> [Data shown]:
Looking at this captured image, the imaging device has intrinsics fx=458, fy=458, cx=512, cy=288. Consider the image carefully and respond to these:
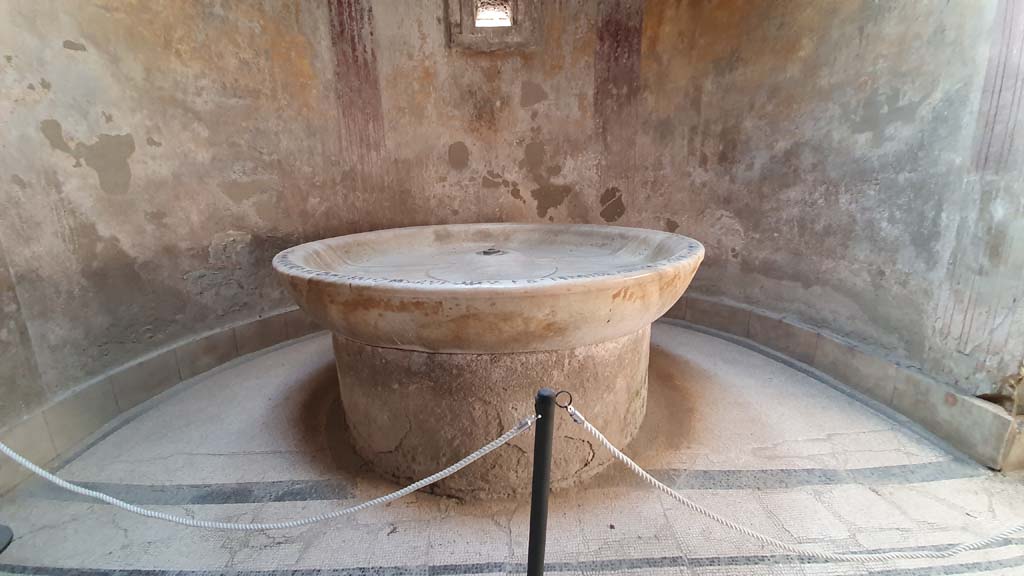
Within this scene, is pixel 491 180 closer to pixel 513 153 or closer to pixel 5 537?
pixel 513 153

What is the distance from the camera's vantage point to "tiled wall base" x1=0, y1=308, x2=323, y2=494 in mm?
2359

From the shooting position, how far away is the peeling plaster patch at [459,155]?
14.6ft

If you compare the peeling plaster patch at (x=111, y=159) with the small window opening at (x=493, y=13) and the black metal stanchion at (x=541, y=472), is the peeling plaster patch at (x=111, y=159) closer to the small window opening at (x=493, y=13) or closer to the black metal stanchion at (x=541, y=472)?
the small window opening at (x=493, y=13)

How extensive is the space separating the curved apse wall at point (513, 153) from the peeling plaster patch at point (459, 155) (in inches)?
0.9

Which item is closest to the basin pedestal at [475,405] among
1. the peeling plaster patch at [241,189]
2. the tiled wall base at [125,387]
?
the tiled wall base at [125,387]

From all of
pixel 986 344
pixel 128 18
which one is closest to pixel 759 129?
pixel 986 344

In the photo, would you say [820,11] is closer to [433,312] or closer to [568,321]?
[568,321]

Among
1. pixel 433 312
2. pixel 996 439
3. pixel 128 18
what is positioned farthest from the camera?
pixel 128 18

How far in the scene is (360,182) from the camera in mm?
4230

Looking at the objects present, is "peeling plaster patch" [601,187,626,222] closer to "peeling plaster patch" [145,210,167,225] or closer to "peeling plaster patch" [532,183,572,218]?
"peeling plaster patch" [532,183,572,218]

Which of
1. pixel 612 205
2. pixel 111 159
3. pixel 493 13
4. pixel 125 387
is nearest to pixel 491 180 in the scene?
pixel 612 205

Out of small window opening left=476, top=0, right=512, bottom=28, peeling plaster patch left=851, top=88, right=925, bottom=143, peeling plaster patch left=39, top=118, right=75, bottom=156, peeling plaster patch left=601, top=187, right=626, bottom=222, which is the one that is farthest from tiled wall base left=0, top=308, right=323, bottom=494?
peeling plaster patch left=851, top=88, right=925, bottom=143

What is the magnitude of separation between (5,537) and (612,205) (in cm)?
451

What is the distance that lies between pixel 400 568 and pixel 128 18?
144 inches
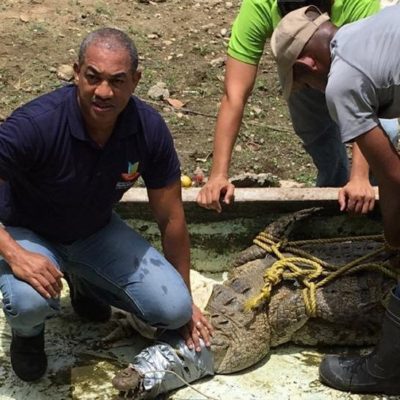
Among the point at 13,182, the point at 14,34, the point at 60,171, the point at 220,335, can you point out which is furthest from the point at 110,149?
the point at 14,34

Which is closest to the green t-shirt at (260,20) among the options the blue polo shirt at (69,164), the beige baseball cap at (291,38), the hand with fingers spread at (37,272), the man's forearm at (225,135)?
the man's forearm at (225,135)

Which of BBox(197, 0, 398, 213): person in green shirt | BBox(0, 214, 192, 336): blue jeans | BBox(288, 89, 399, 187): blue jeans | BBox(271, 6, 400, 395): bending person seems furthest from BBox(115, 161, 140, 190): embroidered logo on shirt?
BBox(288, 89, 399, 187): blue jeans

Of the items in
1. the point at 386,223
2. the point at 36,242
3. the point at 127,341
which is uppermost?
the point at 386,223

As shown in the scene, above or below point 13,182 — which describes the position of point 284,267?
below

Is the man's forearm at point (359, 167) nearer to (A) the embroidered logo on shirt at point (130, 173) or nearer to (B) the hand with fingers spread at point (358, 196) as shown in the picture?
(B) the hand with fingers spread at point (358, 196)

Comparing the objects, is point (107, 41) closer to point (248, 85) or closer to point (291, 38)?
point (291, 38)

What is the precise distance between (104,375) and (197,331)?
1.43 feet

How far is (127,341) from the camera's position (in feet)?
11.6

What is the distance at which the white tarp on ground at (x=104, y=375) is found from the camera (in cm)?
326

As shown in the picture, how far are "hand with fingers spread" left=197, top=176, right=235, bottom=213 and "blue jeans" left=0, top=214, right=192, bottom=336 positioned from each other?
0.39 meters

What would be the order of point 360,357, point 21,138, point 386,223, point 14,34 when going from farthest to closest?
point 14,34 → point 360,357 → point 386,223 → point 21,138

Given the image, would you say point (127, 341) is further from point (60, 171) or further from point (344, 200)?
point (344, 200)

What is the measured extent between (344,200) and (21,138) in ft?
5.03

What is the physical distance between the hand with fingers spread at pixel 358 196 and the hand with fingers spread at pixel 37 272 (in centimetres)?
139
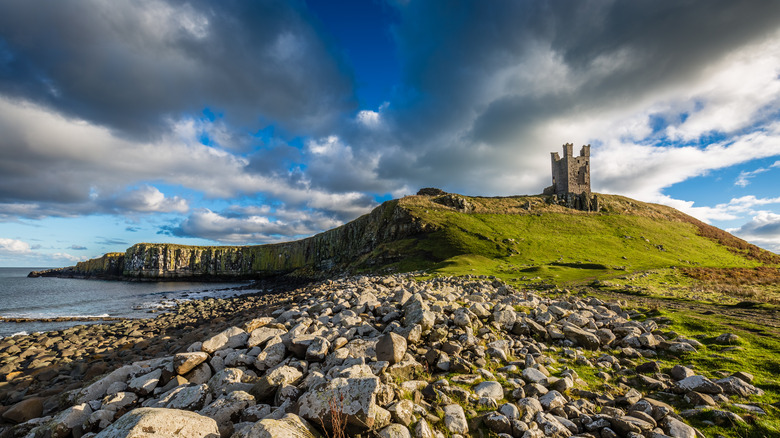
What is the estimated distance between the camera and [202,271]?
132 metres

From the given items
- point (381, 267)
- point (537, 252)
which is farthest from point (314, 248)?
point (537, 252)

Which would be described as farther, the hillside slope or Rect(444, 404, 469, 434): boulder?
the hillside slope

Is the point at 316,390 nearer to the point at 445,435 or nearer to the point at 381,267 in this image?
the point at 445,435

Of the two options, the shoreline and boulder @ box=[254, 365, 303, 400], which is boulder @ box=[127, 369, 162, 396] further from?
boulder @ box=[254, 365, 303, 400]

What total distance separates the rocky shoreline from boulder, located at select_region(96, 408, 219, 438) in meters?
0.02

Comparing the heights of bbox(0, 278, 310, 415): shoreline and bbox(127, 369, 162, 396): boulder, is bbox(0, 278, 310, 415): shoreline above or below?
below

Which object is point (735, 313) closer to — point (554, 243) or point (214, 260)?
point (554, 243)

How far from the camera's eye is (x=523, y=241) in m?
56.0

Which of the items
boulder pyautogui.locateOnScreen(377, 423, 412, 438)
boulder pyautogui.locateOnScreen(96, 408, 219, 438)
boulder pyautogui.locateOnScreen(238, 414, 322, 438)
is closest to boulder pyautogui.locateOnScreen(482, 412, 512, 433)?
boulder pyautogui.locateOnScreen(377, 423, 412, 438)

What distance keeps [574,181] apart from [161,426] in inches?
4062

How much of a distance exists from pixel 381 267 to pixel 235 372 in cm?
4640

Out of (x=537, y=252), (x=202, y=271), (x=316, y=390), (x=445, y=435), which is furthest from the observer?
(x=202, y=271)

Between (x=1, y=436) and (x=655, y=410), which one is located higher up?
(x=655, y=410)

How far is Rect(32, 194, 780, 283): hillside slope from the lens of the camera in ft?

> [What the task requires]:
Would you give again, word for word, every line from the one with "Which object is" through the final line of the listing above?

> [Solution to the problem]:
Which object is point (735, 313) closer to — point (554, 243) or point (214, 260)?
point (554, 243)

How far from the camera's eye is (x=523, y=241) in m?
56.0

Which of the items
boulder pyautogui.locateOnScreen(377, 423, 412, 438)
boulder pyautogui.locateOnScreen(96, 408, 219, 438)
boulder pyautogui.locateOnScreen(238, 414, 322, 438)
is closest to boulder pyautogui.locateOnScreen(482, 412, 512, 433)?
boulder pyautogui.locateOnScreen(377, 423, 412, 438)

What distance keeps [574,181] apart from [161,426] in inches?
4062

How much of a distance exists from pixel 381 267 to pixel 235 372 in cm?
4640

Out of (x=537, y=252), (x=202, y=271), (x=316, y=390), (x=445, y=435), which is furthest from the observer?
(x=202, y=271)

Between (x=1, y=436) and (x=655, y=410), which one is located higher up?
(x=655, y=410)

How far is Rect(32, 194, 780, 283): hillside slope from the lens of the camera in ft?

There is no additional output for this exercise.